Myself and my husband are appying for the Green Card over the next few days.
The American embassy in Dublin are issuing 20,000 Green cards for Irish citizens.

Does anyone know roughly how long it takes and what are our chances of getting in.
Both my sisters are American citizens.
We have 2 children, age 6 and 2.

My husband is self employed and i work in business support.
We have just sold our house here in Dublin so we will have a bit of money in the bank.

Can anyone help me cos we are finding it difficult to get information.

Thanks a mil

Moya


----------



## synthia (Apr 18, 2007)

Where did you get this information? If the consulate in Dublin is issuing visas, there would be something on their website, or at least on the larger State Department web site. I found nothing.

However I did find a notification about scams. If you received any communication that purported to be from the State Department it is, by definition, fraudulent. The State Department conducts their business by by mail.

The only program I know of that gives green cards directly is the Diversity visa lottery, which is for countries with low rates of immigration. The Republic of Ireland is not eligible. Those born in Northern Ireland are, because we have had little immigration from there.

The diversity lottery occurs once a year and it is over. It only offers 50,000 green cards worldwide.

At a time when the US is restricting immigration, the US is not going to be offering huge numbers of visas to a relatively small country which already has a large immigrant presence in the US.

I think you have been a victim of at best a rumor, and at worst a scam. I hope you have not given any money to anybody for 'help' or for fees.

If you have been contacted by an organization purporting to be an agency of the US government, please report it to the US consulate.


----------



## moyaodwyer (Sep 30, 2008)

Hi there,

Had another look at the Dublin U.S Embassy website.
Looks like the 20,000 visa are only valid for 1 year.
Wonder what the chances of extending the Visa after the 12 months???

Moya


----------



## Bevdeforges (Nov 16, 2007)

The only information I find on the embassy website about twelve-month visas is regarding J-1 visas - which are non-immigrant visas intended for young people just out of school, usually involving a work or travel exchange program of some kind.

This isn't at all what you're looking for. If your sisters are resident in the US, perhaps one of them would be willing to sponsor you - but the time delay on processing those sorts of immigrant visa applications could be a few years.
Cheers,
Bev


----------



## moyaodwyer (Sep 30, 2008)

Thanks Bev,

I was thinking that myself.
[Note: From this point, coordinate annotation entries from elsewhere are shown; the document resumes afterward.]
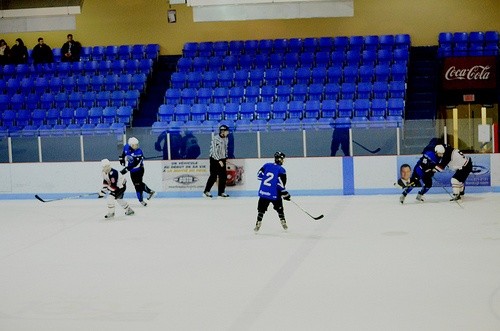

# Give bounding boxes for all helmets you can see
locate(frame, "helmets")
[101,159,109,166]
[274,152,285,159]
[220,124,229,130]
[434,145,445,153]
[128,137,139,149]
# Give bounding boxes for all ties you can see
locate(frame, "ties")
[406,182,409,186]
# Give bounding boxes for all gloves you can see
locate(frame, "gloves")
[119,156,125,166]
[219,160,224,167]
[98,190,106,198]
[120,167,129,175]
[281,191,291,201]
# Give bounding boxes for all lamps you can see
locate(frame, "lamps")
[166,4,177,23]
Dont think the J1 visa will suit us.
I am going to ring my sister this evening to see if she can get some info for me.

Will she be able to claim just me over or can she claim my husband and children over as well ????

Thanks

Moya


----------



## Bevdeforges (Nov 16, 2007)

What your sister can do for you is to sponsor you (and the rest of the family). This is not a small request, as it costs her money to file the sponsorship application and she has to be able to assure the Immigration people that she will be responsible for keeping you off welfare for your first few years in the US.

I'm going to move this thread over to the US section in the hopes of attracting the attention of some of our members who have a bit more experience with US visas and sponsorships and the like. 
Cheers,
Bev


----------



## moyaodwyer (Sep 30, 2008)

*Green Cards*

Thanks a mil for all your help !!!!!

Much appreciated !!!

Moya


----------



## moyaodwyer (Sep 30, 2008)

Thanks a mil for all your help !!!!!

Much appreciated !!!

Moya


----------



## Fatbrit (May 8, 2008)

moyaodwyer said:


> Hi there,
> 
> Myself and my husband are appying for the Green Card over the next few days.
> The American embassy in Dublin are issuing 20,000 Green cards for Irish citizens.
> ...


Sounds great doesn't it? Unfortunately, selling the house was a little premature since the J is a temporary, non-immigrant visa of short duration that is unlikely to lead to permanent residency.

The other routes you should look at are, as other posters pointed out, the Diversity Visa and sponsorship through your sister. The former opens up soon and it is free to enter the lottery, the latter has a waiting list of around a dozen years.


----------



## moyaodwyer (Sep 30, 2008)

Hi there,

Thanks for that information.

We were selling our house regardless of whether we were moving to Denver or not ( im not that thick ) as we had originally planned to buy a bigger house. 

However over the past few months we have been thinking that we may have a better quality of life in America and the weather here really bugs us.
As we have not yet bought another property we are not committed to anything here.
What we are trying to do is get as much information and advise on other peoples experiences and opions.

I am trying to do my homework on this before we apply for a green card or visa so that we have the best possible chance of success.
Have you been in the same situation as me regarding visa for the u.s ???
Are you an Irish Citizen ???

Thanks

Moya


Thanks

Moya


----------



## synthia (Apr 18, 2007)

Unless you have some special skills that we are short on in the US, like maybe a PhD in Biochemistry or something, or work for an international employer that will transfer you, your best hope is to have your sisters sponsor you. This will take a fairly long time once you get the process started. Fatbrit can usually come up with the application year that is being processed. The process can take many years.

The J visa is a short term visa designed for cultural exchange and internships. One of the requirements is that you show strong ties to your home country that indicate you intend to return there. Selling your house will pretty much signal that you do not intend to return and should disqualify you.


----------